-- start PAGE EXTRACT --

Reputation: 79
I'm trying to webscrape Amazon's website to get data about their products. I'm getting the name, price, and currency of the product through Selenium Firefox and BeautifulSoup4.
But, my final list with all the results ends up with duplicated data. All the results are the same, and I have no idea why.
Here is my code:
import json
from bs4 import BeautifulSoup
from selenium import webdriver
from selenium.webdriver.firefox.options import Options
url = 'https://www.amazon.com.br/'
option = Options()
option.headless = True
driver = webdriver.Firefox(options=option)
driver.get(url)
driver.find_element_by_id('twotabsearchtextbox').send_keys('teclado mecânico')
driver.find_element_by_id('nav-search-submit-button').click()
products_html = driver.find_elements_by_xpath("//div[@class='a-section a-spacing-medium']")
products_list = [{'title': '', 'image': '', 'price': '', 'currency': ''}] * len(products_html)
for i in range(len(products_list)):
html_content = products_html[i].get_attribute('innerHTML')
soup = BeautifulSoup(html_content, 'lxml')
title = soup.find('span', class_='a-size-base-plus a-color-base a-text-normal')
image = soup.find('img', class_='s-image')
price = soup.find('span', class_='a-price-whole')
decimal = soup.find('span', class_='a-price-fraction')
currency = soup.find('span', class_='a-price-symbol')
products_list[i]['title'] = title.text if title else ''
products_list[i]['image'] = image['src'] if image else ''
products_list[i]['price'] = price.text + decimal.text if price else ''
products_list[i]['currency'] = currency.text if currency else ''
driver.quit()
with open('data.json', 'w') as data:
json.dump(products_list, data, indent=4)

-- end PAGE EXTRACT --

- [EXERCISE PROMPT]
Could you revise the Amazon scraping post, giving everything from "soup = BeautifulSoup(html_content, 'lxml')" down to "json.dump(products_list, data, indent=4)" with "decimal" changed to "cents"?

-- start DATA EXTRACT --

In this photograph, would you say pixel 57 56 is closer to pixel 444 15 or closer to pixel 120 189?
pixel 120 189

-- end DATA EXTRACT --

- [THE REPLY]
soup = BeautifulSoup(html_content, 'lxml')
title = soup.find('span', class_='a-size-base-plus a-color-base a-text-normal')
image = soup.find('img', class_='s-image')
price = soup.find('span', class_='a-price-whole')
cents = soup.find('span', class_='a-price-fraction')
currency = soup.find('span', class_='a-price-symbol')
products_list[i]['title'] = title.text if title else ''
products_list[i]['image'] = image['src'] if image else ''
products_list[i]['price'] = price.text + cents.text if price else ''
products_list[i]['currency'] = currency.text if currency else ''
driver.quit()
with open('data.json', 'w') as data:
json.dump(products_list, data, indent=4)